To provide these dependencies not included by Flink we suggest two options with Maven.

  1. The maven assembly plugin builds a so-called uber-jar (executable jar) containing all your dependencies. The assembly configuration is straight-forward, but the resulting jar might become bulky. See maven-assembly-plugin for further information.
  2. The maven unpack plugin unpacks the relevant parts of the dependencies and then packages it with your code.
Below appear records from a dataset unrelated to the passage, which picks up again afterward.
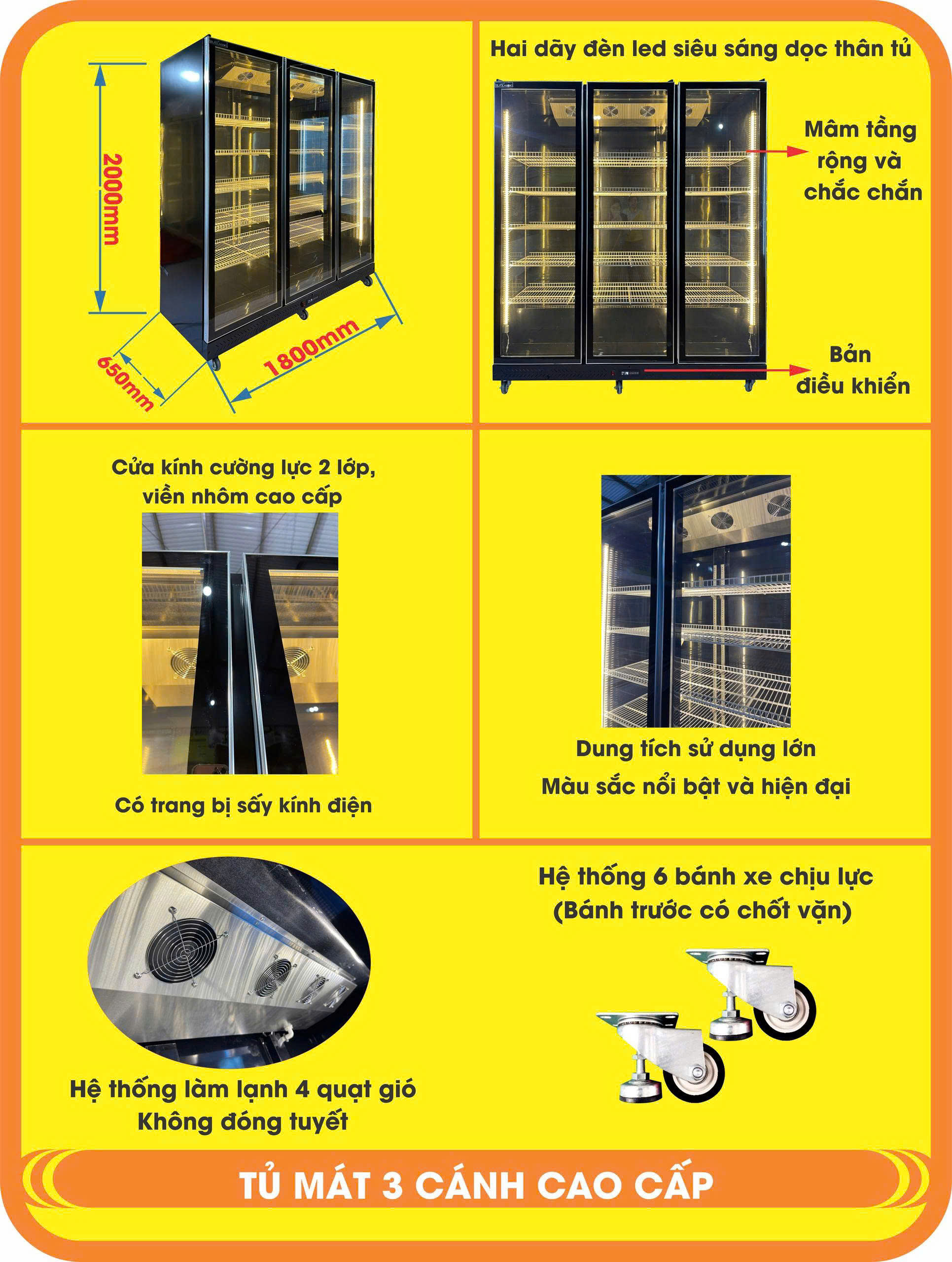 2000mm

650mm

1800mm

Hai dãy đèn led siêu sáng dọc thân tủ

Mâm tầng rộng và chắc chắn

Bản điều khiển

Cửa kính cường lực 2 lớp, viền nhôm cao cấp

Có trang bị sấy kính điện

Dung tích sử dụng lớn

Màu sắc nổi bật và hiện đại

Hệ thống làm lạnh 4 quạt gió

Không đóng tuyết

Hệ thống 6 bánh xe chịu lực

(Bánh trước có chốt vặn)

TỦ MÁT 3 CÁNH CAO CẤP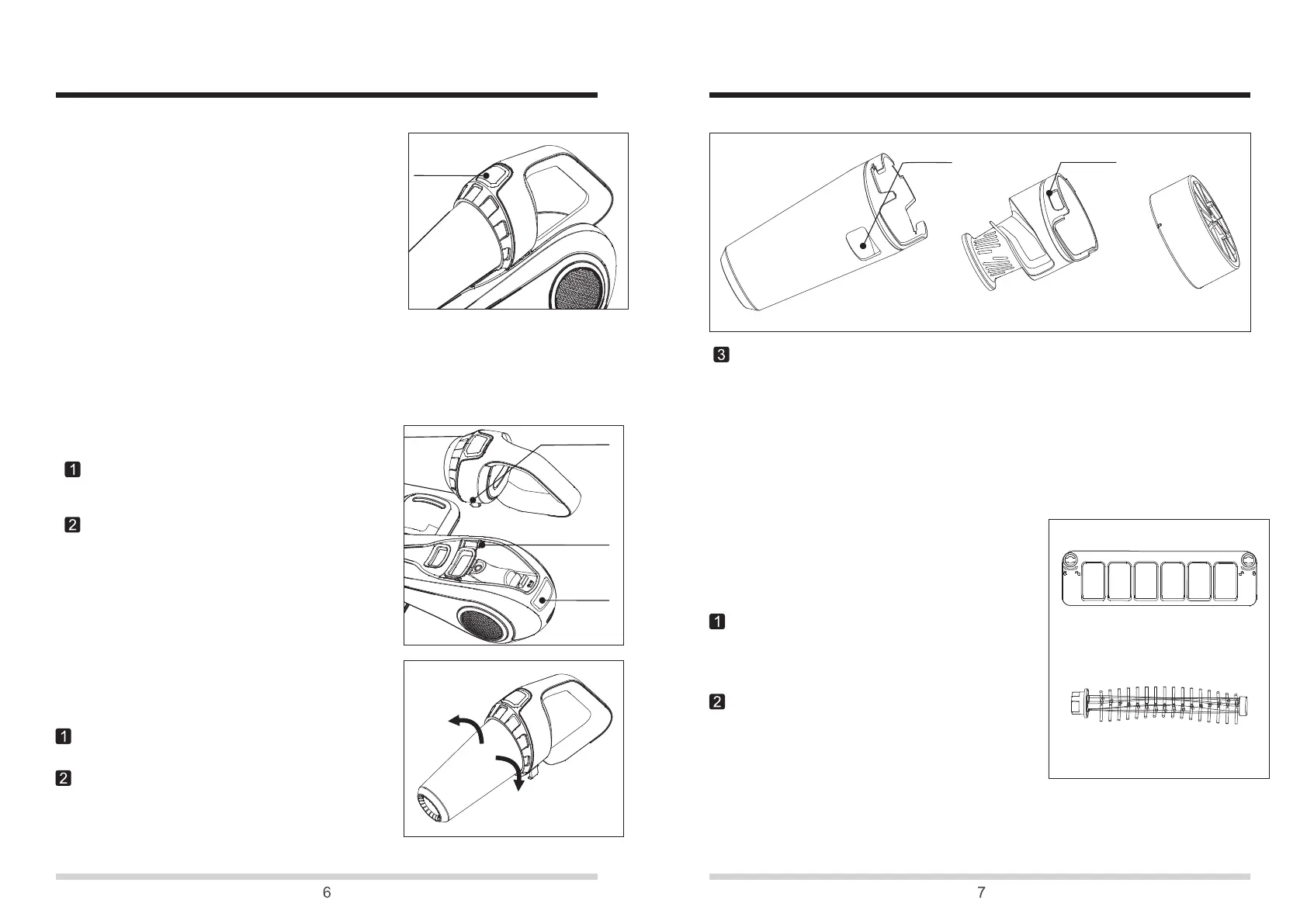 1

2

1

2

6

3

1

2

7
Using the latter approach in order to bundle the Kafka connector, flink-connector-kafka you would need to add the classes from both the connector and the Kafka API itself. Add the following to your plugins section.

<plugin>
    <groupId>org.apache.maven.plugins</groupId>
    <artifactId>maven-dependency-plugin</artifactId>
    <version>2.9</version>
    <executions>
        <execution>
            <id>unpack</id>
            <!-- executed just before the package phase -->
            <phase>prepare-package</phase>
            <goals>
                <goal>unpack</goal>
            </goals>
            <configuration>
                <artifactItems>
                    <!-- For Flink connector classes -->
                    <artifactItem>
                        <groupId>org.apache.flink</groupId>
                        <artifactId>flink-connector-kafka</artifactId>
                        <version>1.0.3</version>
                        <type>jar</type>
                        <overWrite>false</overWrite>
                        <outputDirectory>${project.build.directory}/classes</outputDirectory>
                        <includes>org/apache/flink/**</includes>
                    </artifactItem>
                    <!-- For Kafka API classes -->
                    <artifactItem>
                        <groupId>org.apache.kafka</groupId>
                        <artifactId>kafka_<YOUR_SCALA_VERSION></artifactId>
                        <version><YOUR_KAFKA_VERSION></version>
                        <type>jar</type>
                        <overWrite>false</overWrite>
                        <outputDirectory>${project.build.directory}/classes</outputDirectory>
                        <includes>kafka/**</includes>
                    </artifactItem>
                </artifactItems>
            </configuration>
        </execution>
    </executions>
</plugin>

Now when running mvn clean package the produced jar includes the required dependencies.